Overview
Whatever educational setting you work in, and whatever the stage of your career and the role you currently do, our MA offers the opportunity to develop and enhance your professional skills and understanding of contemporary professional practice.
Full description
With content relating to schools, further and higher education institutions and other educational settings that reflects global approaches to educational policy and social justice, this is a course with broad appeal.
Whether you’re a classroom teacher or in a managerial or leadership role, whether you have a number of years of experience or you’re at the start of your career, studying for the MA Education at ARU, Anglia Ruskin University will make a highly valuable contribution to your continuing professional development and be useful evidence for meeting performance objectives.

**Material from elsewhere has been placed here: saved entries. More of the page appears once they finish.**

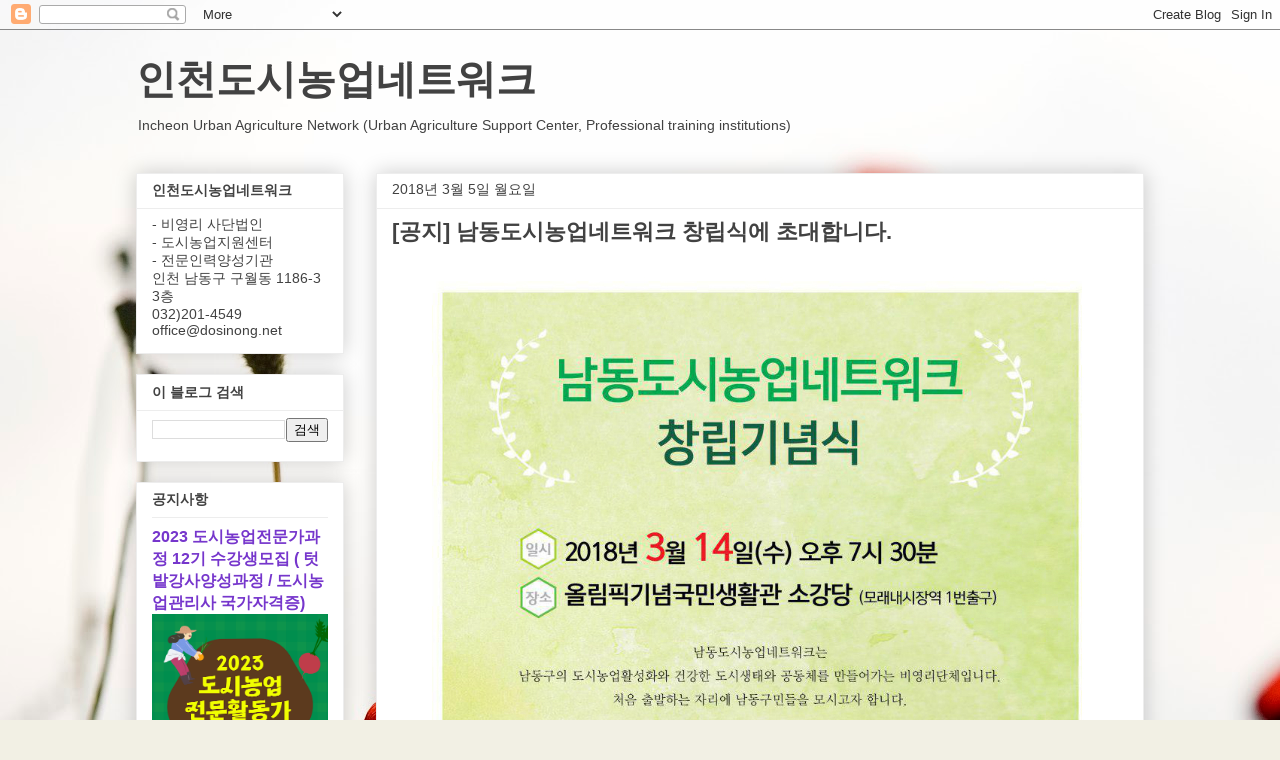

--- FILE ---
content_type: text/html; charset=utf-8
request_url: https://www.google.com/recaptcha/api2/aframe
body_size: 265
content:
<!DOCTYPE HTML><html><head><meta http-equiv="content-type" content="text/html; charset=UTF-8"></head><body><script nonce="_LeQa_JRJdc5WslmHiav0A">/** Anti-fraud and anti-abuse applications only. See google.com/recaptcha */ try{var clients={'sodar':'https://pagead2.googlesyndication.com/pagead/sodar?'};window.addEventListener("message",function(a){try{if(a.source===window.parent){var b=JSON.parse(a.data);var c=clients[b['id']];if(c){var d=document.createElement('img');d.src=c+b['params']+'&rc='+(localStorage.getItem("rc::a")?sessionStorage.getItem("rc::b"):"");window.document.body.appendChild(d);sessionStorage.setItem("rc::e",parseInt(sessionStorage.getItem("rc::e")||0)+1);localStorage.setItem("rc::h",'1768563775201');}}}catch(b){}});window.parent.postMessage("_grecaptcha_ready", "*");}catch(b){}</script></body></html>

With the opportunity to tailor your studies and carry out research to focus on your particular interests, you'll certainly find opportunities to link the new theories you learn with your everyday practice, enhancing and improving the pupil or student experience in your place of work. Studying alongside people from a range of different backgrounds and fields of education will also enrich your student experience.
Aims
This course is designed to enhance professional skills and career prospects for all students. It provides a relevant continuing professional development opportunity for teachers in the compulsory and post compulsory sectors including NQTs, leaders and managers in a variety of educational institutions; lecturers in further and higher education, inspectors; advisors and consultants and other education professionals.
Modules & assessment
Core modules
- Major Project
- Educational and Social Research Methods
- Key Issues and Themes in Education
- National and International Policy Perspectives
- Specialist Studies in Learning and Teaching
- Professional Enquiry in Education
Please note that you will need to complete 5 of the above modules, including the ‘Educational and Social Research Methodologies’ and the ‘Major Project’ modules. The availability of modules will depend on whether you are a full-time or part-time student and on when you start your course. More information and guidance will be available from your course leader. All modules are subject to change.Assessment
You’ll be assessed in a range of ways to demonstrate your understanding of each module. Collaborative group work and peer review are key and each module has the equivalent of a 6,000 word written assessment. Usually your Major Project will be a written research report of 14,000 words.